Houvesse resistido à tentação de reembarcar na política oligárquica depois de deixar o Planalto, sua imagem de "estadista" estaria preservada. Perdeu pontos, de todo modo, não pela conduta adotada durante o mandato presidencial.
Dilma ainda precisa melhorar para chegar a Sarney. Falta a ela o que talvez tenha prevalecido no caso dele: desprendimento para lutar por reconhecimento mais generoso da História dentro do agudo ângulo de manobra oferecido pelo presente.
Agarrada como está a personagens hamletianos, que entram em cena para matar e morrer, a presidente não vai longe.
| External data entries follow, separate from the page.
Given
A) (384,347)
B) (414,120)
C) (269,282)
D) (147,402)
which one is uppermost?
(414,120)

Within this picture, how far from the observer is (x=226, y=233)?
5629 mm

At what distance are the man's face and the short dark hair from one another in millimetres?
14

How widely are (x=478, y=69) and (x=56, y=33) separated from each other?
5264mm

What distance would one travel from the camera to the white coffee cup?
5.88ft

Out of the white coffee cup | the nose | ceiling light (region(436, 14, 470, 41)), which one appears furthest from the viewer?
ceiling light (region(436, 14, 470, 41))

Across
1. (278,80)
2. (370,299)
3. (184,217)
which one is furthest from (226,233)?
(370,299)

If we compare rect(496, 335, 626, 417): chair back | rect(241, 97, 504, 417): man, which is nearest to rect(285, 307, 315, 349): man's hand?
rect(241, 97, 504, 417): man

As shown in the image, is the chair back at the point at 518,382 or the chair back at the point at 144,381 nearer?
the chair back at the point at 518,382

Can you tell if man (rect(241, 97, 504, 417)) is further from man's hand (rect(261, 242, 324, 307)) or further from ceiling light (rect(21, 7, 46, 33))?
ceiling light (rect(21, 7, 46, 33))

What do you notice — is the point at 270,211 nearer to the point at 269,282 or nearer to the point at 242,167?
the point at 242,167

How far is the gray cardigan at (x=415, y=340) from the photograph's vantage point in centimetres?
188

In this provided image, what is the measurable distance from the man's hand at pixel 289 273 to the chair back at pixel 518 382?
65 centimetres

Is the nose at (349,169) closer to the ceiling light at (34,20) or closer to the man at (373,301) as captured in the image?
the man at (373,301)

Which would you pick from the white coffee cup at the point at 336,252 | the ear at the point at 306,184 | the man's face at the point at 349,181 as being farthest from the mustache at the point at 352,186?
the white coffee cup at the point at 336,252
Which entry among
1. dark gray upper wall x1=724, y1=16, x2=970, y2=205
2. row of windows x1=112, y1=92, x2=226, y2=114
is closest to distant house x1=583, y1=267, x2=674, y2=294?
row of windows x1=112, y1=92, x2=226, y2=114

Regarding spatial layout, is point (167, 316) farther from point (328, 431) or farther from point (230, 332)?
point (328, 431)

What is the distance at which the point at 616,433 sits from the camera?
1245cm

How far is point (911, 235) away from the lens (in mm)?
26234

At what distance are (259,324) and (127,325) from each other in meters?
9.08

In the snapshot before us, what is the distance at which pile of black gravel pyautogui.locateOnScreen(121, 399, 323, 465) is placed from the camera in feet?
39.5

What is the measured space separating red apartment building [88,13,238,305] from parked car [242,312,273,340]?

Poderá terminar o mandato, pois a contingência é hoje a rainha da trama, mas sua biografia será reduzida a pó de traque.
Em vez de digladiar-se pela CPMF, Dilma poderia gastar o mesmo capital político escasso numa reforma profunda da Previdência, que garanta sua solvência, e a do Estado brasileiro, ao longo do século.
Nesse caso, precisaria mudar de interlocutores e aliados. Não é com a raia miúda da Câmara que vai chegar lá. Tampouco teleguiada por Lula, obcecado apenas com a própria sobrevivência.